(Saved data entries)
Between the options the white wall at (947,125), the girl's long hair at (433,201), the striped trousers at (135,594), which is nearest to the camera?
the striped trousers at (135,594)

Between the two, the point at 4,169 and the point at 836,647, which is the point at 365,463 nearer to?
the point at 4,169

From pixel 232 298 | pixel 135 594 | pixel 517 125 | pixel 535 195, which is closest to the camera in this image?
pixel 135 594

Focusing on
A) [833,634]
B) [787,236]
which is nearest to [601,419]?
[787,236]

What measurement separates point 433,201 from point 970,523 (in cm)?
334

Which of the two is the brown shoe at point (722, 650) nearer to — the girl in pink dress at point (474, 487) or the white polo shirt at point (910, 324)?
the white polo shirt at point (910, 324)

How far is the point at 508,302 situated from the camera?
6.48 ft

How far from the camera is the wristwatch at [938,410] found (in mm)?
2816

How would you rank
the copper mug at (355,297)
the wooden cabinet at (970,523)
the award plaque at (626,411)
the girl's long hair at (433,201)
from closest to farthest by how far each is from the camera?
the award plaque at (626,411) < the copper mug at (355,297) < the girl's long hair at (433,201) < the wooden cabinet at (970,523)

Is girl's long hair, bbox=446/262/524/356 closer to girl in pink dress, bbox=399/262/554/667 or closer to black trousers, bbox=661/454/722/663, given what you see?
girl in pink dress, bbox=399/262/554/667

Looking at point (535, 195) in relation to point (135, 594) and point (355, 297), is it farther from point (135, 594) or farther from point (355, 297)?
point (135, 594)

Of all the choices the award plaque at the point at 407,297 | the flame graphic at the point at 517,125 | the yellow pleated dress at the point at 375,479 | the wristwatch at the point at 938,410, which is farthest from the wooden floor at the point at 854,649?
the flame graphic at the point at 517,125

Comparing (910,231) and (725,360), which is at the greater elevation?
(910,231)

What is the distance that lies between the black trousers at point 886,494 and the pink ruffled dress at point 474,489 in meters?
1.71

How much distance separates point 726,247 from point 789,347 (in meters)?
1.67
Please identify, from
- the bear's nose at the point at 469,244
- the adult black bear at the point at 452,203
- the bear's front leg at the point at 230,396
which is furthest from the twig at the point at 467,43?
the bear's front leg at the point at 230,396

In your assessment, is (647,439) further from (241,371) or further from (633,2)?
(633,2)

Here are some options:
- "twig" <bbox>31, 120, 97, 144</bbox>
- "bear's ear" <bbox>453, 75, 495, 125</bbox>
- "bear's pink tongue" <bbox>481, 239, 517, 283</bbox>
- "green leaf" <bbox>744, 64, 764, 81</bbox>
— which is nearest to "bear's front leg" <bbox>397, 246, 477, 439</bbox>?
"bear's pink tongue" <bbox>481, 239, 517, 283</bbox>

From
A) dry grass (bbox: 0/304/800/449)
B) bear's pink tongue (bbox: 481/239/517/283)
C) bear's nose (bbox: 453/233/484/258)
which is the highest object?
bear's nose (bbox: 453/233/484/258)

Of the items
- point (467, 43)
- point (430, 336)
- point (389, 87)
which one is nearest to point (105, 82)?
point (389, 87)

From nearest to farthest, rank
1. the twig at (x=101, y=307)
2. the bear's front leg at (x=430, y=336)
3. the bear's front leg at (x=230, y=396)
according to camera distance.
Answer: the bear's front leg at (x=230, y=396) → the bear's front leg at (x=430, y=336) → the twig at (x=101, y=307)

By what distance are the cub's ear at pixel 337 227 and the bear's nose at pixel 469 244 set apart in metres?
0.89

*EXERCISE AIM*: Take the entries and copy them out exactly.

*IN RESPONSE*:
Between the options the white wall at (947,125), the girl's long hair at (433,201), the striped trousers at (135,594), which is nearest to the camera?
the striped trousers at (135,594)

Between the two, the point at 4,169 and the point at 836,647, which is the point at 365,463 nearer to?
the point at 4,169

From pixel 232 298 | pixel 135 594 | pixel 517 125 | pixel 535 195, which is closest to the camera in this image?
pixel 135 594

Focusing on
A) [833,634]
B) [787,236]
which is nearest to [601,419]?
[787,236]

What measurement separates point 433,201 from point 970,523 (in cm)?
334

Which of the two is the brown shoe at point (722, 650) nearer to — the girl in pink dress at point (474, 487) or the white polo shirt at point (910, 324)?
the white polo shirt at point (910, 324)

How far is the point at 508,302 situated from the camera?
6.48 ft

How far from the camera is the wristwatch at [938,410] found (in mm)?
2816

How would you rank
the copper mug at (355,297)
the wooden cabinet at (970,523)
the award plaque at (626,411)
the girl's long hair at (433,201)
from closest to farthest by how far each is from the camera?
the award plaque at (626,411) < the copper mug at (355,297) < the girl's long hair at (433,201) < the wooden cabinet at (970,523)

Is girl's long hair, bbox=446/262/524/356 closer to girl in pink dress, bbox=399/262/554/667 or closer to black trousers, bbox=661/454/722/663, given what you see?
girl in pink dress, bbox=399/262/554/667

Looking at point (535, 195) in relation to point (135, 594) and point (355, 297), is it farther from point (135, 594) or farther from point (355, 297)?
point (135, 594)

Of all the choices the award plaque at the point at 407,297 | the flame graphic at the point at 517,125 | the yellow pleated dress at the point at 375,479 | the wristwatch at the point at 938,410, which is farthest from the wooden floor at the point at 854,649?
the flame graphic at the point at 517,125

Comparing (910,231) and (725,360), which is at the greater elevation?
(910,231)

What is the distance that lies between the black trousers at point 886,494 and the pink ruffled dress at point 474,489 in meters?
1.71

How much distance separates point 726,247 from point 789,347 (in meters)?
1.67
Please identify, from
- the bear's nose at the point at 469,244
- the adult black bear at the point at 452,203
- the bear's front leg at the point at 230,396
which is furthest from the twig at the point at 467,43?
the bear's front leg at the point at 230,396

In your assessment, is (647,439) further from (241,371) or further from (633,2)?
(633,2)

Here are some options:
- "twig" <bbox>31, 120, 97, 144</bbox>
- "bear's ear" <bbox>453, 75, 495, 125</bbox>
- "bear's pink tongue" <bbox>481, 239, 517, 283</bbox>
- "green leaf" <bbox>744, 64, 764, 81</bbox>
— which is nearest to "bear's front leg" <bbox>397, 246, 477, 439</bbox>?
"bear's pink tongue" <bbox>481, 239, 517, 283</bbox>

From
A) dry grass (bbox: 0/304/800/449)
B) bear's pink tongue (bbox: 481/239/517/283)
C) bear's nose (bbox: 453/233/484/258)
which is the highest object?
bear's nose (bbox: 453/233/484/258)

Of the items
- point (467, 43)
- point (430, 336)
- point (389, 87)
which one is nearest to point (105, 82)?
point (389, 87)

From nearest to farthest, rank
1. the twig at (x=101, y=307)
2. the bear's front leg at (x=430, y=336)
3. the bear's front leg at (x=230, y=396)
according to camera distance.
Answer: the bear's front leg at (x=230, y=396) → the bear's front leg at (x=430, y=336) → the twig at (x=101, y=307)

By what distance are the cub's ear at pixel 337 227 and the bear's nose at pixel 469 244 set apart in metres?
0.89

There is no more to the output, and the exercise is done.